READING PASSAGE:
****************************************
7. Charlie Parker lived in an 1849 Gothic Revival rowhouse on Avenue B

Charlie Parker Residence

The Charlie Parker Residence at 151 Avenue B is a Gothic Revival-style rowhouse that served as the home of the legendary saxophonist from 1950 to 1954. Built in 1849, the rowhouse stands four stories tall and faces Tompkins Square Park. Parker lived on the ground floor with his wife Chan Richardson and their three children. By the time he moved, Parker had achieved great fame for helping to develop bebop with Dizzy Gillespie and for releasing standards such as “Ornithology” and “Yardbird Suite.”

Avenue B

He continued performing with jazz groups large and small while living at the home, releasing the album Bird and Diz in 1952. He notably performed at Massey Hall in Toronto in 1953 with jazz greats including Charles Mingus and Max Roach, resulting in the album Jazz at Massey Hall. Though, not all was smooth sailing at the rowhouse; he continued using heroin, and his health started to deteriorate. He spent time in a mental hospital after the death of his daughter in 1954 from cystic fibrosis and pneumonia.
****************************************
DATA EXTRACTS:
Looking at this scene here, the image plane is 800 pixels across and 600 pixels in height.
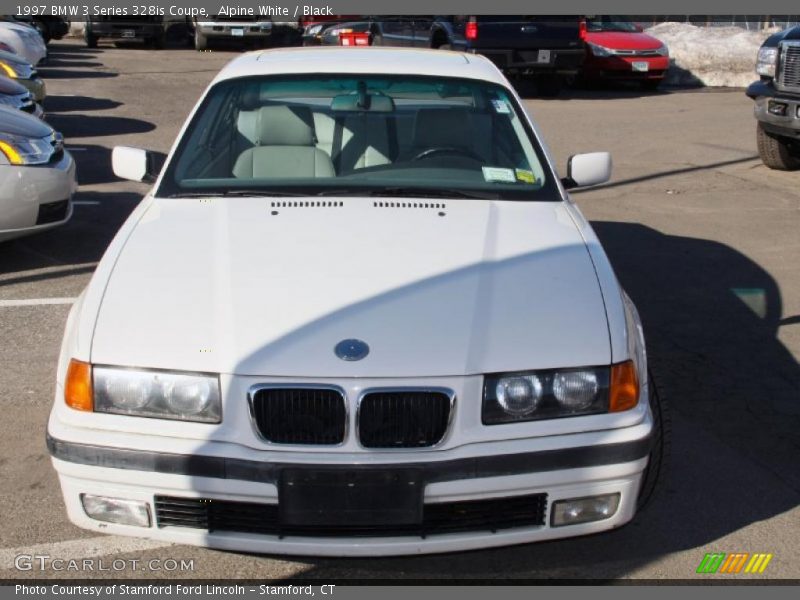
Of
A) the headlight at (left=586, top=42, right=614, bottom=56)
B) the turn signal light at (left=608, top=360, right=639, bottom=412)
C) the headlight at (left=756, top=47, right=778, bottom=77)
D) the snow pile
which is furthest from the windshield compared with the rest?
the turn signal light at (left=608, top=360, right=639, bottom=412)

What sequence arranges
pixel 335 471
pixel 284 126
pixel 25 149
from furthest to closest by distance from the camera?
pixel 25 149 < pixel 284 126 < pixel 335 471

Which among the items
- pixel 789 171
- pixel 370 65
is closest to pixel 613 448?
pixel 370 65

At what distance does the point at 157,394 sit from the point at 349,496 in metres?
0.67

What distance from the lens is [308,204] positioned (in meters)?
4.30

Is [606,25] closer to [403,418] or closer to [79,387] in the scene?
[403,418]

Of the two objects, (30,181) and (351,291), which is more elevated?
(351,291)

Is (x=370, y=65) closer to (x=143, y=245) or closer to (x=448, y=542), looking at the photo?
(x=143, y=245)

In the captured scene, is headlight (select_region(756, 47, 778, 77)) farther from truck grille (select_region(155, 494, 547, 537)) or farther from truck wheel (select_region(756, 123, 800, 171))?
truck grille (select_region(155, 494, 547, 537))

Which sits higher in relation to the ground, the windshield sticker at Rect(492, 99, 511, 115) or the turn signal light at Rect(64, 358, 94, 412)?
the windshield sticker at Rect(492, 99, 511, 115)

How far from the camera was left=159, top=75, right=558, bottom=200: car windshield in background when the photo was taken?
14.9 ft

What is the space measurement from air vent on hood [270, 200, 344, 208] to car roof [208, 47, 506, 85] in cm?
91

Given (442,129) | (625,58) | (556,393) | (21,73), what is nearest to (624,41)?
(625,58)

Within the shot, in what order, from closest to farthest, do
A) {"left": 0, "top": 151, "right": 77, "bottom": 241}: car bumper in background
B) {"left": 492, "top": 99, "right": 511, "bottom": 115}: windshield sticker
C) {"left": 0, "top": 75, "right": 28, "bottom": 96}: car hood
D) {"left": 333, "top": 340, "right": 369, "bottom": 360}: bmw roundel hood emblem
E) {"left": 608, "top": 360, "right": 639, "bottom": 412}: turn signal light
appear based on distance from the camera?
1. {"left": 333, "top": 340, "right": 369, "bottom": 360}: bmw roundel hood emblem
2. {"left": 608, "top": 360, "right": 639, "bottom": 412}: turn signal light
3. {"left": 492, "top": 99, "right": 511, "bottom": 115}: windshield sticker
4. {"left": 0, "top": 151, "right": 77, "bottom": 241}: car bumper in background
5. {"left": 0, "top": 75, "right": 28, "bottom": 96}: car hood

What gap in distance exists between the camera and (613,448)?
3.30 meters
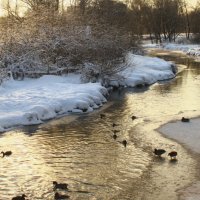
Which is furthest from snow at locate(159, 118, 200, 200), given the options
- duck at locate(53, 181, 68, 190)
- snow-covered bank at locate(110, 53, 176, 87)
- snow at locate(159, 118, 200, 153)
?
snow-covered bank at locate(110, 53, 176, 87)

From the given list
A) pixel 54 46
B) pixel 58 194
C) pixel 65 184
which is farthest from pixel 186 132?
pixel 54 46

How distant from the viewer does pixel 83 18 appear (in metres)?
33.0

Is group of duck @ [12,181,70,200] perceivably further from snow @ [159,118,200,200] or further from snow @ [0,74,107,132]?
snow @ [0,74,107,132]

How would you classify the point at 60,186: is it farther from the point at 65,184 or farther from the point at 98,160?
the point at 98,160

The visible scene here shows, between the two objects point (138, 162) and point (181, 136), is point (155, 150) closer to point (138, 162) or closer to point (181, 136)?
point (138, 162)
****************************************
TASKS TO PERFORM:
1. Answer these questions from the passage on the Charlie Parker Residence:
(a) In what year was the rowhouse built?
(b) Which album did Parker release in 1952?
(c) At what venue in Toronto did Parker perform in 1953?
2. Write the next part of the passage on the Charlie Parker Residence, picking up after its final sentence.

RESPONSES FOR EACH TASK:
1.
(a) 1849
(b) Bird and Diz
(c) Massey Hall

2.
In 1955, at just 34, Parker died at the Stanhope Hotel on Fifth Avenue from lobar pneumonia and a bleeding ulcer, as well as from advanced cirrhosis. A stretch of Avenue B from 7th to 10th Street was renamed Charlie Parker Place in 1992, and the Charlie Parker Residence was placed on the National Register of Historic Places in 1994.